We are moving toward an era of “Disposable Software.” If you can build a tool in a no time, whether it’s for your toddler or your support team, the ROI of a vendor starts to look pale. But there’s a trade-off: you’ve traded a subscription for the Maintenance Tail. You now own the code, which means you own the responsibility.
The Moltbook Wake-up Call
We’re not ready to hand over the keys to our AI agents just yet. In early 2026, the Moltbook breach showed us what happens when “vibe coding” hits the real world. A platform built for AI agents by AI agents was breached because of a simple database misconfiguration.

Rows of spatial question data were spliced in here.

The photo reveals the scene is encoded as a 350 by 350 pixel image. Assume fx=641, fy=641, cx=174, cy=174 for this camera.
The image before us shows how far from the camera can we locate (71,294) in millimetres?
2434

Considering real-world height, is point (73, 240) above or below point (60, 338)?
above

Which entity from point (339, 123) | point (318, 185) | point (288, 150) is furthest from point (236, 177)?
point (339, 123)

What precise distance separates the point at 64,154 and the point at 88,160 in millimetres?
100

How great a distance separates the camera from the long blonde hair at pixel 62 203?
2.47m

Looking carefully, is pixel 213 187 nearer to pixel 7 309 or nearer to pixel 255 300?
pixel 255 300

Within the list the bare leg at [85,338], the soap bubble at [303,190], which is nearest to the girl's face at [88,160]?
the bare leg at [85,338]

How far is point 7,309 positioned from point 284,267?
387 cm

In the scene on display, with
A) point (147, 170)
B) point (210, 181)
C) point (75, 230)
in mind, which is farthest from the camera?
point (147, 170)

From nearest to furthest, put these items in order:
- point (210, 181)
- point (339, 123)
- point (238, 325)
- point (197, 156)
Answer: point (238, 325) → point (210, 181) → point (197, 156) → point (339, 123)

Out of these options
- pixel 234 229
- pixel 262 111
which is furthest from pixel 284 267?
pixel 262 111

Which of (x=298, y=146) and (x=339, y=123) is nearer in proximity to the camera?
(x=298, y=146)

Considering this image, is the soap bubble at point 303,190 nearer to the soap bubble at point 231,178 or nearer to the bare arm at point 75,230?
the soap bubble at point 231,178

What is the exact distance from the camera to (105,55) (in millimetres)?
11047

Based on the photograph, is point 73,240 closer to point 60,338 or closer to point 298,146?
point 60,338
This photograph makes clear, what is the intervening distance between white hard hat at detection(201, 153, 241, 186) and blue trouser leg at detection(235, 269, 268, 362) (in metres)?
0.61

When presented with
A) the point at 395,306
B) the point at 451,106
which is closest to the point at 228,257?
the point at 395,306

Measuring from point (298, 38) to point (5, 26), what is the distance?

You can spend years of effort building a fortress, but one line of “unknown” code hallucinated by an AI can bring the whole thing down in seconds. It’s the ultimate irony—the AI can build the house, but it won’t notice the unlocked back door unless you know exactly where to stand guard.
Conclusion: The Path Forward
The funnel is broken, the ROI is hiding, and the work is harder than ever. We’ve had to stop looking for faster typists and start building a culture of high-stakes orchestration.
It’s a messy transition, and most of the industry is still stuck trying to use a 10x tool with a 1x mindset. But there is a massive opportunity for those willing to do the hard work of verification and intent-tracking. We have to accept the new reality: In a world where the code is “free,” the value isn’t in the authorship—it’s in the direction. Our job is no longer to be the best at writing the lines. Our job is to be Master Orchestrators: the ones who know how to weave the AI’s speed into a system that is secure, intentional, and actually solves the problem. The goal isn’t to master the syntax anymore, it’s to execute with the might of AI at your fingertips.